In alcuni casi tali mancanze hanno portato a subire danni particolarmente ingenti; in altri casi – paradossalmente – è capitato che la mancanza di una policy definita e messa per iscritto relativa alla gestione e al governo dei dati abbia portato alla inaspettata possibilità di recuperare qualcosa: la presenza di backup non esplicitamente autorizzati effettuati da un dipendente e salvati in qualche repository offline ha ad esempio permesso ad alcune di queste aziende di ripartire da una condizione relativamente recente e quindi di avere dall’incidente informatico occorso un impatto minore sul business di quanto avrebbe facilmente potuto essere.
Qualche utile consiglio
Cosa si può consigliare a quelle realtà che intendono attrezzarsi non per non essere colpite (repetita iuvant: il problema non è il se ma il quando, essere il target di un’azione mirata o a strascico è un dato di fatto – non una possibilità remota) ma per sopravvivere una volta colpite?
I consigli sono probabilmente scontati, ma considerato ciò che ogni giorno vediamo sul campo comunque non sufficientemente recepiti.
Il primo e basilare punto da cui le aziende dovrebbero partire per raggiungere un accettabile grado di resilienza a fronte di un attacco è quello di effettuare una fotografia reale della loro condizione attuale: sia da un punto di vista puramente tecnologico, verificando le modalità con cui le tecnologie di security sono implementate all’interno dell’azienda, sia in termini di tecnologie mancanti di security, sia soprattutto e parallelamente in termini di processo.

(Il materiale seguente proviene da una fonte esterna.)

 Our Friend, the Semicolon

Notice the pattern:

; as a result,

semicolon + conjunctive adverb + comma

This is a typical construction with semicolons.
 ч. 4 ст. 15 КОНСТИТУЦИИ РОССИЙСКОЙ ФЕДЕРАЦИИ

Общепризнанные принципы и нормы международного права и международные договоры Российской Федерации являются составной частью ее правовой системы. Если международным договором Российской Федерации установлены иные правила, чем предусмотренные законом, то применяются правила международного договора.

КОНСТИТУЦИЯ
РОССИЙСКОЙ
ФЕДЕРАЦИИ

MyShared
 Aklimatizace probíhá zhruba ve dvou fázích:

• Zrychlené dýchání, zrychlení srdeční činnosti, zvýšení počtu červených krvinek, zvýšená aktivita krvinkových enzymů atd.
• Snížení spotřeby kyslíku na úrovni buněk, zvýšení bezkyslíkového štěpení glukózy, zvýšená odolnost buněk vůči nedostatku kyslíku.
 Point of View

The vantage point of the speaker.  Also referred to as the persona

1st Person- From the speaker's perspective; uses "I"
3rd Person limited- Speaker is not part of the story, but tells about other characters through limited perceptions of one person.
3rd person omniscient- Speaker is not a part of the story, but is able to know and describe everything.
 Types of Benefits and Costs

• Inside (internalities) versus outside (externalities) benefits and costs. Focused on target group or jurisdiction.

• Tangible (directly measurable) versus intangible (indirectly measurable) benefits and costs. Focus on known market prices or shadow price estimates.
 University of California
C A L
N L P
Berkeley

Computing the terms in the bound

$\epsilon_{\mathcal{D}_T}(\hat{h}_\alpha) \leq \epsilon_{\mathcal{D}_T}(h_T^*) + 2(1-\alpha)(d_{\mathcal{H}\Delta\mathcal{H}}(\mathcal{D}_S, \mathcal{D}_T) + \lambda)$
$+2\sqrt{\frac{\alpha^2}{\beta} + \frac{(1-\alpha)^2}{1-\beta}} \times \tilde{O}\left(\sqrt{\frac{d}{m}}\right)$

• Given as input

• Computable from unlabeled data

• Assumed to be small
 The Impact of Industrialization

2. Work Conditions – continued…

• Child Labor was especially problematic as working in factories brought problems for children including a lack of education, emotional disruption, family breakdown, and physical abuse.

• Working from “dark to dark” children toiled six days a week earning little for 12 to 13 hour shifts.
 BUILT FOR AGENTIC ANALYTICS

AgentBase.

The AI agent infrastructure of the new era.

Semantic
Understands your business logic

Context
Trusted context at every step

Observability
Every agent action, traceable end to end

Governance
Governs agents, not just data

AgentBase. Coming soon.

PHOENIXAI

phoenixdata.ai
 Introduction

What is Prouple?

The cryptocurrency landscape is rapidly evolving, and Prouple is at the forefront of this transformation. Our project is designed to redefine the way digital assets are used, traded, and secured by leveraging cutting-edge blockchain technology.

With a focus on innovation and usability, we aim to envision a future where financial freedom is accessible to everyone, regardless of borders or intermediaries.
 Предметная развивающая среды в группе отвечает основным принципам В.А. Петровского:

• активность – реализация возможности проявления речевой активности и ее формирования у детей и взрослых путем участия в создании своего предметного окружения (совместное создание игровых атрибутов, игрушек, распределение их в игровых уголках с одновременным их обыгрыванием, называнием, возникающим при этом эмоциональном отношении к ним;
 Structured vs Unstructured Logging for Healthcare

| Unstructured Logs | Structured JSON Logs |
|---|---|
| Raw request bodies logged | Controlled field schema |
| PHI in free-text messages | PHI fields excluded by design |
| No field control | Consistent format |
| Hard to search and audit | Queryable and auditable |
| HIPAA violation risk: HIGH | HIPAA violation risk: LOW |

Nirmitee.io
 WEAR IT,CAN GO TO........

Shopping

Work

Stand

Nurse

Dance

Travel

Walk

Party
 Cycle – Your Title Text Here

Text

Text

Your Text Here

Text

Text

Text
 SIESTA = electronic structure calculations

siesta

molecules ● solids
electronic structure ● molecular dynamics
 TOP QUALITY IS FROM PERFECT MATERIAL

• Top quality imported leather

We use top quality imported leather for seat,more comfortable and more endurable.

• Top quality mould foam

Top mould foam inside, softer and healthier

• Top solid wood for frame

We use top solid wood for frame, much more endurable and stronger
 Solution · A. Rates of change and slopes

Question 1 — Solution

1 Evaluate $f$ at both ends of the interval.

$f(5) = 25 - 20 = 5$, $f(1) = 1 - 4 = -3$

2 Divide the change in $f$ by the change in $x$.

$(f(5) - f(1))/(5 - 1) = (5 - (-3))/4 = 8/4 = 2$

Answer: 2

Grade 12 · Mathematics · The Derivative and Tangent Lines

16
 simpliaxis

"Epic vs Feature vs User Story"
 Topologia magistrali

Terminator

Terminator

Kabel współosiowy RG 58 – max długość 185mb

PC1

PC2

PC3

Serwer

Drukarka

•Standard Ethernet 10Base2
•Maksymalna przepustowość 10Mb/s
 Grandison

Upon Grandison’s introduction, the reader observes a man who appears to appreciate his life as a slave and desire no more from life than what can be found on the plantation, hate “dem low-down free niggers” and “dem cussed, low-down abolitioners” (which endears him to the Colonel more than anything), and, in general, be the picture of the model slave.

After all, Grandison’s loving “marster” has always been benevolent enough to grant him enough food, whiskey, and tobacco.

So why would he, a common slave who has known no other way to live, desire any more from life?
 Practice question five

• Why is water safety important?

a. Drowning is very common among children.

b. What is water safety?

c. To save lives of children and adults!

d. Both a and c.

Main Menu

Quindi, se da un punto di vista strettamente informatico va certamente condotta una attività di assessment della superficie di attacco e delle vulnerabilità presenti e teoricamente sfruttabili, in parallelo va effettuata una attività di audit sui processi interni e sulla gestione delle informazioni, del dato e dei sistemi.
Fatto questo passo, è fondamentale essere capaci di mantenere un particolare focus nel conseguire l’obiettivo: implementare il piano di remediation che viene individuato, sia dal punto di vista informatico che da quello procedurale.
In altri termini, è questo il momento di quella che gli americani chiamano “execution”: una volta che sai cosa si deve fare, devi farlo senza procrastinare o posporre alcunché a causa del day by day che probabilmente ci chiede di correre dietro ai microtask quotidiani.
Una volta implementate le remediation necessarie a colmare i gap esistenti tra lo stato di fatto (as is, la fotografia attuale) e il desiderata (to be, il punto di “arrivo”), è necessario dotarsi di competenze verticali che siano in grado di tenere controllata la postura di security faticosamente raggiunta e il rischio IT dell’azienda, permettendo in tal modo all’azienda stessa di mantenere nel tempo tale postura continuando a minimizzare i rischi diventando di conseguenza un bersaglio più difficile, di accorgersi in un tempo molto vicino al tempo reale se si sia oggetto di un attacco – mirato o meno – e di rilevare i sintomi che indicano il fatto che qualcosa di strano stia per accadere o stia accadendo.
Conclusioni
Come detto, è capitato che alcune aziende abbiano parzialmente limitato i danni perché si sono inaspettatamente ritrovate qualche rimedio della nonna in casa, come i cari vecchi backup offline, i cari vecchi dipendenti che per loro personale atteggiamento paranoico si erano salvati tutto in “n” posti differenti non direttamente connessi tra di loro e via dicendo.
Ma il fatto è che tutto ciò non dovrebbe essere figlio di iniziative non autorizzate dei singoli bensì parte di una best practice aziendale codificata con procedure mantenute aggiornate e testate nel tempo, al fine di migliorare la cyber resilienza dell’azienda, cioè la caratteristica di non fragilità a fronte di un evento importante di sicurezza.